16. The method of claim 14, wherein the acid or amine is selected from the group consisting of ethylenediamine, citric acid, malic acid, 2-(2-aminoethylamino) ethanol, 1,2 diamine cyclohexane, and combinations thereof.

17. The method of claim 14, wherein the organic compound comprises at least one functional group selected from the group consisting of carboxylic acid, amine, alcohol, phosphate, acrylate, ketone, and combinations thereof and wherein the organic compound has a carbon number from C10 to C24.

18. A method of preparing nickel tungsten carbide comprising:

depositing nickel carbonate, tunstic acid, ethylenediamine, hydrophosphorous, and an organic compound with a carbon number of 10 or greater on a support forming an impregnated support; and

carbonizing the impregnated support thereby forming a nickel tungsten carbide phase on the support.

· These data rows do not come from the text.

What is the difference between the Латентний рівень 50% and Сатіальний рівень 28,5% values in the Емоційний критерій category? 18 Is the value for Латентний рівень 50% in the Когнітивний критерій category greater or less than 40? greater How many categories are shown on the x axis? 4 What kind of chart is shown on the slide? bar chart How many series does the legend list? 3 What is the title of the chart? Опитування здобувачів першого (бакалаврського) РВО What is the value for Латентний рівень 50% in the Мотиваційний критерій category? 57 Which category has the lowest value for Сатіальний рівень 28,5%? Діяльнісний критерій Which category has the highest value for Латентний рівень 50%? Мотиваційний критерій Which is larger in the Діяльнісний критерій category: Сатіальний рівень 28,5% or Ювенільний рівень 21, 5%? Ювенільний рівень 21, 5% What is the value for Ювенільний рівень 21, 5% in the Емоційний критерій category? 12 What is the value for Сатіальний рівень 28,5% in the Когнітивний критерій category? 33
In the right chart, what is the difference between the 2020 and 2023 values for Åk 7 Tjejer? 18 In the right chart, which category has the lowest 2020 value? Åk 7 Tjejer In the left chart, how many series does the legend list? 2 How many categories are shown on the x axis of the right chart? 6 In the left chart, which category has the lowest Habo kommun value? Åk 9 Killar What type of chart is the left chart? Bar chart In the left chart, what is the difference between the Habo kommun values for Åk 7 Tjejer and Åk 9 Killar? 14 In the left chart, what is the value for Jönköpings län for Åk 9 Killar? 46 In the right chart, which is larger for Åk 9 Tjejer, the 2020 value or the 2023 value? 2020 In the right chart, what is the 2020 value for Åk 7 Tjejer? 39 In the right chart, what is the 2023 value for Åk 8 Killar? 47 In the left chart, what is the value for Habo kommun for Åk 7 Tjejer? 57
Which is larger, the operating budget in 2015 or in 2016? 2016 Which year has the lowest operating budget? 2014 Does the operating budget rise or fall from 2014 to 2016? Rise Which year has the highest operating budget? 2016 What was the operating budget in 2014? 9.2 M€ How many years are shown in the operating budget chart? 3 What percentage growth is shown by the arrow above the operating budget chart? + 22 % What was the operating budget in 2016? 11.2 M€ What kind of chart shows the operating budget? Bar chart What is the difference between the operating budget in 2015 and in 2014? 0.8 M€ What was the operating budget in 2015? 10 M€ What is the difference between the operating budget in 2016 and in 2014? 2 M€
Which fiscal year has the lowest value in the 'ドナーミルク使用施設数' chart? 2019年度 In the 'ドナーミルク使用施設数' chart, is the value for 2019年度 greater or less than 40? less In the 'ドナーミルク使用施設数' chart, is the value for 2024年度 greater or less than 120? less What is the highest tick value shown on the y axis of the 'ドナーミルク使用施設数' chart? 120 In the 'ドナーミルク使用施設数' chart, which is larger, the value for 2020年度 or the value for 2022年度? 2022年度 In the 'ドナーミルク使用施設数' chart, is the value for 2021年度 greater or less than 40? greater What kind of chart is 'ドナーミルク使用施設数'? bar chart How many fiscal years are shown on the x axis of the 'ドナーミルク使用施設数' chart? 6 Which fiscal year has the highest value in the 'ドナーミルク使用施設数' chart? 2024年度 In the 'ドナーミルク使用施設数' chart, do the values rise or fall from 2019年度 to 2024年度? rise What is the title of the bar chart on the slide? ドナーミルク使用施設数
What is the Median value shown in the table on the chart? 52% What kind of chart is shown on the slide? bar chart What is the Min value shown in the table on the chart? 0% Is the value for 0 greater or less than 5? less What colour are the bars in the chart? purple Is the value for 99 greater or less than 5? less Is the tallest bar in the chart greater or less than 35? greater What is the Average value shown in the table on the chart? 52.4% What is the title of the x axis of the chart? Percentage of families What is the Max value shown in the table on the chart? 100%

19. The method of claim 18, wherein the organic compound comprises at least one functional group selected from the group consisting of carboxylic acid, amine, alcohol, phosphate, acrylate, ketone, and combinations thereof and wherein the organic compound has a carbon number from C10 to C24.

20. A method comprising:

providing a reactor comprising a carbide catalyst, wherein the carbide catalyst comprises eta carbide;

contacting the carbide catalyst with a sulfiding compound effective to covert the eta carbide to an active sulfided form thereby forming a sulfided catalyst;

contacting a feed comprising nitrogen compounds, sulfur compounds, or both and a hydrogen feed with the sulfided catalyst at effective hydroprocessing conditions; and

reacting at least a portion of the nitrogen compounds, sulfur compounds, or both with the hydrogen.

21. The method of claim 20, wherein the carbide catalyst comprises eta phase carbide particulates disposed on a support, wherein 50 wt. % or greater of the particles eta phase carbide comprise particle sizes of less than 2 nm, and wherein 50% or more of the eta phase carbide are monodispersed.

22. The method of claim 20, wherein the carbide catalyst comprises a first metal selected from a group VI metal or a group VIII metal and a second metal selected from cobalt or nickel.